He was standing over Mayenne with outstretched hand, but the chief delayed taking it.

"Not quite so fast, my friend. If I yield up the Duc de St. Quentin, the Comte de Mar, and Mlle. Lorance de Montluc, I demand certain little concessions for myself."

"By all means, monsieur. You stamp us churls else."

My duke sat again, his smile a shade uneasy. Which Mayenne perceived with quiet enjoyment, as he went on blandly: "Nothing that I could ask of you, M. de St. Quentin, could equal, could halve, what I give. Still, that the knightliness may not be, to your mortification, all on one side, I have thought of something for you to grant."

"Name it, monsieur."

"Another point in your favour I had forgot," Mayenne observed, with his usual reluctance to show his cards even when the time had come to spread them. "Last night I laid on this table a packet, just arrived, which I was told belonged to you.
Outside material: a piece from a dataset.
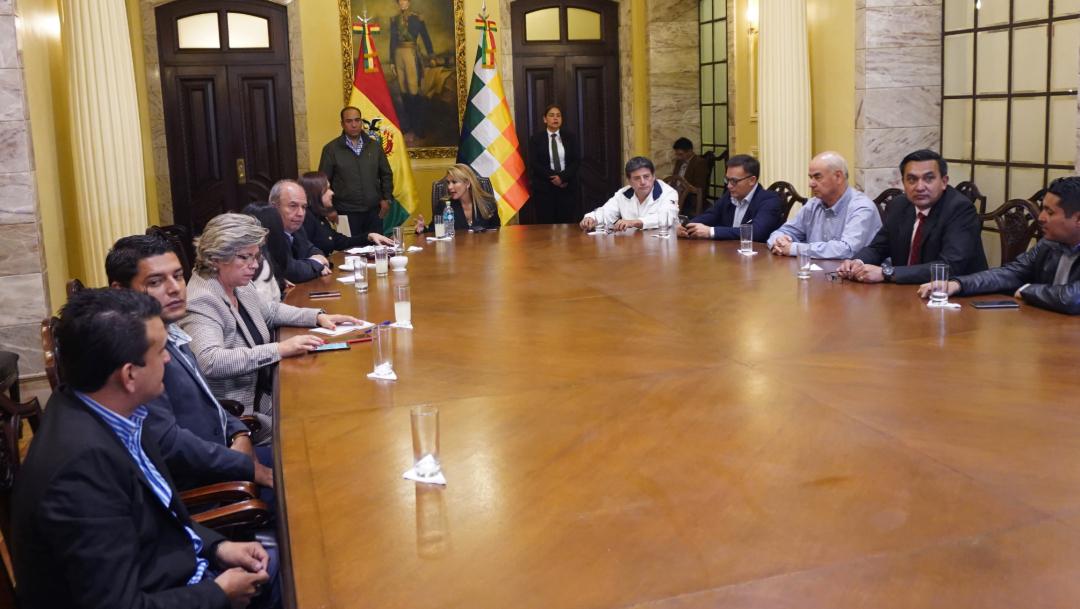 FOTO Bolivia: Gobierno y oposición negocian acuerdo (Getty Images)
When I had time to think of it again, it had vanished. I accused my lackeys, but later it occurred to me that Mlle. de Montluc, arming for battle, had purloined it."

"Your shrewdness does you credit."

"You see you have scored a fourth point, though again by no prowess of your own. Therefore am I emboldened to demand what I want."

"Even to half my fortune—"

"No, not your gear. Save that for your Béarnais's itching palm."